Sketch

Not quite Utopia

Sunak’s on strike and there’s trouble in Tory paradise

Rishi Sunak was absent from the House of Commons for Prime Minister’s Questions. Was he withholding his labour in sympathy with teachers, who were also striking on Wednesday? Nothing so brave. He was attending a service over the road at Westminster Abbey, giving thanks for the National Health Service. This cast iron alibi was somewhat undermined by the belief, widespread in Parliament, that Sunak’s office had ensured the two events would clash. Had the Abbey really not been able to move things half an hour earlier? Did they have a bar mitzvah booked in at 10?

Perhaps she misses Dominic Raab

In his place we got Oliver Dowden. The deputy prime minister is a bullied supply teacher somewhere on the emotional journey from “idealist who wants the kids to know they can talk to him” to “tyrant who hands out random detentions for sneezing”. He seems to move without warning from gentleness to fury. Meanwhile the class knows there is fun to be had goading him.

A lot of the reasons for this are personal and unfair, but politics is an unfair business. Dowden’s face is pink, his hair golden. His voice is a little shrill and tends to rise when he’s under stress. At such moments he also struggles to pronounce his Rs, leading him to tell the chamber that the NHS was “a tweasured national institution” equipped with “wecord” numbers of nurses and doctors. MPs on all sides are as sympathetic about this as a class of Year 10s who proudly boast that their last maths teacher has now entered a monastery.

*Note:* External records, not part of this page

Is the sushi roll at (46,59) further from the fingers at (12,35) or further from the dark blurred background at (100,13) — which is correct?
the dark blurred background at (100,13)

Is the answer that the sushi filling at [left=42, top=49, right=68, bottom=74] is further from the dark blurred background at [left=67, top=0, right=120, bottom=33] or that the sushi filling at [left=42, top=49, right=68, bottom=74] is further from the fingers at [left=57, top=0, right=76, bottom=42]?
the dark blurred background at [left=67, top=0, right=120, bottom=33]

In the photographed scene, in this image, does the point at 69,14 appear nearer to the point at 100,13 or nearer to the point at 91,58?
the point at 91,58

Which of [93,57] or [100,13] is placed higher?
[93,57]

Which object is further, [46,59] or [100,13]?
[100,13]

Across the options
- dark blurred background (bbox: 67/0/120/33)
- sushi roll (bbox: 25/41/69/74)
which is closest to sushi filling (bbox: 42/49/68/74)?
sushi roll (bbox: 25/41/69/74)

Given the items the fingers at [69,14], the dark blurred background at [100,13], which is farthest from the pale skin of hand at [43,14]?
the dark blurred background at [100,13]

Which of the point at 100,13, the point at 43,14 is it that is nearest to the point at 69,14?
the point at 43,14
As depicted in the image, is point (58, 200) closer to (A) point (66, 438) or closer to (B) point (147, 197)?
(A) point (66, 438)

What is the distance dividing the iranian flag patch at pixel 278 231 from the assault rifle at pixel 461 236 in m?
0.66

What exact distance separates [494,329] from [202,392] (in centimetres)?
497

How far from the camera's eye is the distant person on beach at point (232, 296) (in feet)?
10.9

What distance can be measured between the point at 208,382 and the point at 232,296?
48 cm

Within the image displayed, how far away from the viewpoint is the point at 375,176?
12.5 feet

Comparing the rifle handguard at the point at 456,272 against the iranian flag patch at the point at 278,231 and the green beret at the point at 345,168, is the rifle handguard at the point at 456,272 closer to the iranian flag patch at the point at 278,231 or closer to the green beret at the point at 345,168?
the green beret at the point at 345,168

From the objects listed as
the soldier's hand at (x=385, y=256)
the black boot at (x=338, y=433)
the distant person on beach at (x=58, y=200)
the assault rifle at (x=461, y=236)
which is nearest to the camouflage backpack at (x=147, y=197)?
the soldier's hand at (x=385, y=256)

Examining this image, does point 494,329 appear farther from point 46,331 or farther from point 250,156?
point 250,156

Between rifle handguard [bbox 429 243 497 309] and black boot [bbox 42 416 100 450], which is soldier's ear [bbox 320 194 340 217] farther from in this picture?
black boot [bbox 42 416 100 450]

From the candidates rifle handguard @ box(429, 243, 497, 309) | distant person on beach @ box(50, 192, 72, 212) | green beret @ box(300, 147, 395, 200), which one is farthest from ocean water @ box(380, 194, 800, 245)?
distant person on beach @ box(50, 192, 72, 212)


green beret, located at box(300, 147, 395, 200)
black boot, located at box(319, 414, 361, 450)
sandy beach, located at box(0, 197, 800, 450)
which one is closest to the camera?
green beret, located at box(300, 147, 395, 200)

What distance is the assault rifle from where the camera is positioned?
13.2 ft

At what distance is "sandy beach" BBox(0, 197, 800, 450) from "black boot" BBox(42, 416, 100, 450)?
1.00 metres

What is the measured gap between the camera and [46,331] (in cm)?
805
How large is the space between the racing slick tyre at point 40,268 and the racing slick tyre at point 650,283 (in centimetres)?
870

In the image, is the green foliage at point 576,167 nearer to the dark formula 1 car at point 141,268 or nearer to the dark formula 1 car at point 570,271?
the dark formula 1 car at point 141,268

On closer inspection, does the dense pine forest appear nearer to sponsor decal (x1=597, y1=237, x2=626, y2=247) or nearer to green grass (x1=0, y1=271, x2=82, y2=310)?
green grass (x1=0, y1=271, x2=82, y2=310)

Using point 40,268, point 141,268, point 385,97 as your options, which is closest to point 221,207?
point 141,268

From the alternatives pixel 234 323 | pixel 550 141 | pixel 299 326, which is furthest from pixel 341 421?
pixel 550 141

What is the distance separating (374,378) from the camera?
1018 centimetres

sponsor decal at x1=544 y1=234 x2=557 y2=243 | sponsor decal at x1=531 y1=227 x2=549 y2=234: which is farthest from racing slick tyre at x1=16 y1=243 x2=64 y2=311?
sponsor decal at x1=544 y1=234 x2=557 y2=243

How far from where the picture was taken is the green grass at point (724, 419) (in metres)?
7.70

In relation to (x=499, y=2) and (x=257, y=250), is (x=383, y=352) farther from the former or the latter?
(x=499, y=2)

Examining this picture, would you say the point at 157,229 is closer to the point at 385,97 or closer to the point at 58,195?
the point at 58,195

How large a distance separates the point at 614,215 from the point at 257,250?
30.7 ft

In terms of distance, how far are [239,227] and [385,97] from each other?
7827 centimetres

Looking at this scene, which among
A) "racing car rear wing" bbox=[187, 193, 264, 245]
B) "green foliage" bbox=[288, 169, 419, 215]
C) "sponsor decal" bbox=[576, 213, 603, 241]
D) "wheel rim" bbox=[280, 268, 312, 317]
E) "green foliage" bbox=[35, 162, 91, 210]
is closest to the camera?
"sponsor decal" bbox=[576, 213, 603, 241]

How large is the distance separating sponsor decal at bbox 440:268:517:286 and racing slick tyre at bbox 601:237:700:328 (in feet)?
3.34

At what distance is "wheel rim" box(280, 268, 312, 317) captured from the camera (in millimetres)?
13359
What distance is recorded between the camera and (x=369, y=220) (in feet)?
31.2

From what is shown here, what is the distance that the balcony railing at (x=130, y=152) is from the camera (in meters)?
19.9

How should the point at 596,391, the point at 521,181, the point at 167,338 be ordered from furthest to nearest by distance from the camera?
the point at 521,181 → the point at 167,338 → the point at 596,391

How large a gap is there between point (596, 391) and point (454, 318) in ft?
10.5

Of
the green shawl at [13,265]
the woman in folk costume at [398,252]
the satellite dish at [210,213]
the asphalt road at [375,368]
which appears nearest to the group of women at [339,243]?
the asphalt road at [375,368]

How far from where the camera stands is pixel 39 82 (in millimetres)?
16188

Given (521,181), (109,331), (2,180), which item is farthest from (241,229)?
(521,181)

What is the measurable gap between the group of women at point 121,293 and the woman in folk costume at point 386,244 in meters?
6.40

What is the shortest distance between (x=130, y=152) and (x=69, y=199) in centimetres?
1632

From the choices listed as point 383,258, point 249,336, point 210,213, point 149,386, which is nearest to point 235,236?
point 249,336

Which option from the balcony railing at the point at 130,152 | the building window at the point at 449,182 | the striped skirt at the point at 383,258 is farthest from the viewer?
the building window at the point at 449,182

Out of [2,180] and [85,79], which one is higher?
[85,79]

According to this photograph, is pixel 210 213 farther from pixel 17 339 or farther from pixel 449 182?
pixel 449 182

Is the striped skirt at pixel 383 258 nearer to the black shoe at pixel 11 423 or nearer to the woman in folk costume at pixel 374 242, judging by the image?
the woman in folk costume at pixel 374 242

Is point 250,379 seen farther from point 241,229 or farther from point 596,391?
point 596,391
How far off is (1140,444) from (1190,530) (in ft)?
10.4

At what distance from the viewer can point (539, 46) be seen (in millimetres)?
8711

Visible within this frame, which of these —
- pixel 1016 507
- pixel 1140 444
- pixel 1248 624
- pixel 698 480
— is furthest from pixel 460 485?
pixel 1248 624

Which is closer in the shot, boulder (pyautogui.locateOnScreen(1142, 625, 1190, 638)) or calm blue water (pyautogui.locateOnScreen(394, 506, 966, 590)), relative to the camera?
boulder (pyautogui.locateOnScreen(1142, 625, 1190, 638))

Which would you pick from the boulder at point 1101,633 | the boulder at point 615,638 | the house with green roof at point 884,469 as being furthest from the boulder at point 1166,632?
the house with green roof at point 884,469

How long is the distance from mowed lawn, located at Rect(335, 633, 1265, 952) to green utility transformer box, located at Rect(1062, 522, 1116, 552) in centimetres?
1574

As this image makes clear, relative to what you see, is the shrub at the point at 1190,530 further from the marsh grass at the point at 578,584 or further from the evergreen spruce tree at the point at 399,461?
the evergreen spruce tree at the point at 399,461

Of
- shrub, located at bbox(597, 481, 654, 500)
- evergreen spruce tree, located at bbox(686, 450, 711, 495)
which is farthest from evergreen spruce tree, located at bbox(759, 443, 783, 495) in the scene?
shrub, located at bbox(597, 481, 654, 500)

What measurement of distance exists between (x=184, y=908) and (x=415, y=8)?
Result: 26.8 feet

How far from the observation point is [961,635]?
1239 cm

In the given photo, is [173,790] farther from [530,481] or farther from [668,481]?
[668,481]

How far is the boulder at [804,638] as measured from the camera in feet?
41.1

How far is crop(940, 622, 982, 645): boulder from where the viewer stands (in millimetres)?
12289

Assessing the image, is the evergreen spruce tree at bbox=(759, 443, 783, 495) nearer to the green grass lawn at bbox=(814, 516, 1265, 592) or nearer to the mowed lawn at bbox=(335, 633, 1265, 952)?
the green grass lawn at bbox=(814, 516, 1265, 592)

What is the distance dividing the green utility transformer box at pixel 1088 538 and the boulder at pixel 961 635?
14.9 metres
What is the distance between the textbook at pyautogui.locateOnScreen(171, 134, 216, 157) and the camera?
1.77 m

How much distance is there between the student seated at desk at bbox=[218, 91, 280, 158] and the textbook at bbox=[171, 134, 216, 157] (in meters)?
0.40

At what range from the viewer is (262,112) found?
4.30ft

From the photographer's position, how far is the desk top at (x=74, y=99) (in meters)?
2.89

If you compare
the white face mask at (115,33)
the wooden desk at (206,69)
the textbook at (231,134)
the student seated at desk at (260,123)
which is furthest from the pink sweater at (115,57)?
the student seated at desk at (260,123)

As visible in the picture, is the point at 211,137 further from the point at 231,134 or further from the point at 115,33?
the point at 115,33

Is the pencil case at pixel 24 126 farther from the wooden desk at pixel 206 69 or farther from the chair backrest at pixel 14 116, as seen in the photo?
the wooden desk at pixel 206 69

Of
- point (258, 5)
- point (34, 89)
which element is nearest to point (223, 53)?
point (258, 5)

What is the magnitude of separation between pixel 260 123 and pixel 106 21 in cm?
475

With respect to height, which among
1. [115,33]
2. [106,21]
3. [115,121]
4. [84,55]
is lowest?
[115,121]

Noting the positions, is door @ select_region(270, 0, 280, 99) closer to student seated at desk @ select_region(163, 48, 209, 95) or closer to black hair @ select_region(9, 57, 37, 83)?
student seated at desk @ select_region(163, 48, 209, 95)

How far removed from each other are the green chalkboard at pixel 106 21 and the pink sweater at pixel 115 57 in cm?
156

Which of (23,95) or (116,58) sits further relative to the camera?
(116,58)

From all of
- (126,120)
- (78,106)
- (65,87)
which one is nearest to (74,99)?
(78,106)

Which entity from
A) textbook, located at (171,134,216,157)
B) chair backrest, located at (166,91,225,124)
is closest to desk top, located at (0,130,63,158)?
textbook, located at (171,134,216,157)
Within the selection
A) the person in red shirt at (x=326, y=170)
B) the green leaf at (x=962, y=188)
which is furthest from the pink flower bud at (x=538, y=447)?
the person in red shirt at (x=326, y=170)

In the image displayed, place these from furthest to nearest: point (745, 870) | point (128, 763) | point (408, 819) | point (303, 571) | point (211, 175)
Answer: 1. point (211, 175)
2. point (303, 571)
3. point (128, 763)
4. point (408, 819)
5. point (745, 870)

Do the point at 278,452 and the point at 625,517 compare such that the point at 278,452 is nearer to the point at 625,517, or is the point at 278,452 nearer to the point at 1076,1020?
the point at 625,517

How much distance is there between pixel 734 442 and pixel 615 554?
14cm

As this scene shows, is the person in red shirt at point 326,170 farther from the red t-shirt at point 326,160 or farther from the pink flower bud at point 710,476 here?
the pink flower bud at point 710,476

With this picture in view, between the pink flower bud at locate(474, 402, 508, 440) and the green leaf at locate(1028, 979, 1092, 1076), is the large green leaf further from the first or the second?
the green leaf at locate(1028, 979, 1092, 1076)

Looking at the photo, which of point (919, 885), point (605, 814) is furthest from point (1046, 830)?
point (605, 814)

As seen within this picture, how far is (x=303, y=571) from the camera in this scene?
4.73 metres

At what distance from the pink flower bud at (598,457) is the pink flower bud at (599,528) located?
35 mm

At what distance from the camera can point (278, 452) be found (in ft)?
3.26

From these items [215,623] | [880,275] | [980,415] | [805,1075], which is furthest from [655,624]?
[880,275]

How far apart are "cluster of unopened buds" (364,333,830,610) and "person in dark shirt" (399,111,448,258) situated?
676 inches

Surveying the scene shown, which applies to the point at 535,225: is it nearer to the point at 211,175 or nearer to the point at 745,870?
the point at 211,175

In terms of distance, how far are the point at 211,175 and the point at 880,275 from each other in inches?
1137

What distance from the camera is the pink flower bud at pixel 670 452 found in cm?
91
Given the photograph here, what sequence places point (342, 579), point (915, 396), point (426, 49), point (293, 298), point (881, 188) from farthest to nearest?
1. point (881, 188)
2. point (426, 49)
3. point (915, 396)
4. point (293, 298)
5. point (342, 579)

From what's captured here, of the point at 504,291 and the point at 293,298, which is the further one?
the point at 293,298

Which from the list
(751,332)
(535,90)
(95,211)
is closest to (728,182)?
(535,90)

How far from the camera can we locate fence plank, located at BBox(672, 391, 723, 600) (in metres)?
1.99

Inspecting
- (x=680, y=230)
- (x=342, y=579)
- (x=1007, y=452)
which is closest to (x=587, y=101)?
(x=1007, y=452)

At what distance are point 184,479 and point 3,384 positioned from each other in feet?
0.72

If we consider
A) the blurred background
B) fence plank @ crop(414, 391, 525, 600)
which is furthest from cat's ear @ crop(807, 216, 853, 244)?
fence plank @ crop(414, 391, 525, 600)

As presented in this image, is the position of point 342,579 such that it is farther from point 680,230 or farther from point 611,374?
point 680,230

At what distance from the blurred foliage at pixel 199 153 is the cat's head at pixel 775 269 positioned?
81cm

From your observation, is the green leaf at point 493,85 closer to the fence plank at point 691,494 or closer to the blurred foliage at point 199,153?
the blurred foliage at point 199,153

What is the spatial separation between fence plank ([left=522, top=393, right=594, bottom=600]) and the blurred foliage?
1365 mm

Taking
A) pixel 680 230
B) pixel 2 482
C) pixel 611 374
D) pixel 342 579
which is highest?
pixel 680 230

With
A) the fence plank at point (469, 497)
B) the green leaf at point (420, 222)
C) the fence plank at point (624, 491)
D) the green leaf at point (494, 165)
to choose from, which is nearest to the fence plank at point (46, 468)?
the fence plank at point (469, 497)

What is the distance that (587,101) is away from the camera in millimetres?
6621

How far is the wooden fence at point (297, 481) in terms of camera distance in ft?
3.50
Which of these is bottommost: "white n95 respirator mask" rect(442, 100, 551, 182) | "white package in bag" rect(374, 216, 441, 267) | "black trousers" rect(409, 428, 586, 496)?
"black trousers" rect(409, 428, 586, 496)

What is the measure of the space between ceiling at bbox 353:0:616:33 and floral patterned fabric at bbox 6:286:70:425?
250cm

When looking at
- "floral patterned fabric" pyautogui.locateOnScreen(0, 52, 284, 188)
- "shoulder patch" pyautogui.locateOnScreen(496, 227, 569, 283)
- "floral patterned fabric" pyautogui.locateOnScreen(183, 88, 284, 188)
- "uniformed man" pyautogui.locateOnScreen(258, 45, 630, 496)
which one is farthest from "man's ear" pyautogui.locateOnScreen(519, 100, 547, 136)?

Oddly though Angela Rayner, asking the questions for Labour, struggled a little. Perhaps she misses Dominic Raab. Some people find it easier to be mean if they think the other person can take it. She opened by noting that Sunak will be skipping the session next week as well. “They really have given up,” she said.

Dowden, though, was ready for this. “It may come as a surprise to the right honourable lady,” he observed, “but some leaders trust their deputies to stand in for them.” Zing! His own side laughed. Perhaps he was going to survive after all. Rayner tried to look as if this was beneath her. There can be few things more dispiriting than the thought that you’ve been on the receiving end of a successful put-down from Oliver Dowden.

Britain under the Tories is not hard to distinguish from Utopia

“The only thing that is not soaring in price at the moment,” she replied, “is his gags, that are getting cheaper by the minute.” Turning to the question of renters being evicted from their homes, she asked whether Sunak would be able to stand up to the landlord interest in the Conservative party.

“I do not think the prime minister is going to take any lectures on weakness,” Dowden replied, getting cross now. This is quite true. If there’s going to be a parliamentary course in spinelessness, Sunak seems more likely to be teaching it.

Rayner asked about a woman named Jessica who had been evicted and forced to move with four children into her mother’s house. This infuriated Dowden. Like the prime minister, he seems to hate being reminded that Britain under the Tories is not hard to distinguish from Utopia. “I will tell you what we are doing for families like Jessica’s,” he said, spitting the poor woman’s name out. “We are increasing the national living wage. It was the Conservative party that introduced the national living wage, not the Labour party.” This is a reading of history that relies on no one remembering that George Osborne rebranded the Minimum Wage as the Living Wage to muddy the waters around low pay rates.

But if Rayner got Dowden riled, it was the SNP’s Mhairi Black who finished him off. She had just announced she was leaving Parliament at the next election. This is understandable. She was 20 years old when she arrived in 2015. The four years of Brexit votes that followed were not easy ones for anyone in Westminster, but must have been especially hard on someone who hadn’t expected to be there. Now, though, she knows how to play the chamber. Her voice is gravelly where Dowden’s is squeaky, and she projects the self-confidence of someone who has been doing the job all her adult life.

Dowden wished her well, noting that they had both arrived in the same election. “I am sure she will wish to join me in celebrating His Majesty King Charles receiving the Scottish regalia,” he went on, and Black gave him a look suggesting she would as soon celebrate St George’s Day with Jacob Rees-Mogg, shaking her head and making a chopping gesture that, given the history of previous kings named Charles, was slightly unfortunate.

“I thank him for his kind words,” she replied. “We did join this place at the same time. I’m pretty sure we will be leaving at the same time.”

It was an excellent comeback, all the better for having been off the cuff. The chamber erupted with laughter and genuine applause. Rayner doubled over with delight. Even the Cabinet’s shoulders were shaking. Dowden had lost the class. “It all started off so nicely,” he observed, sadly.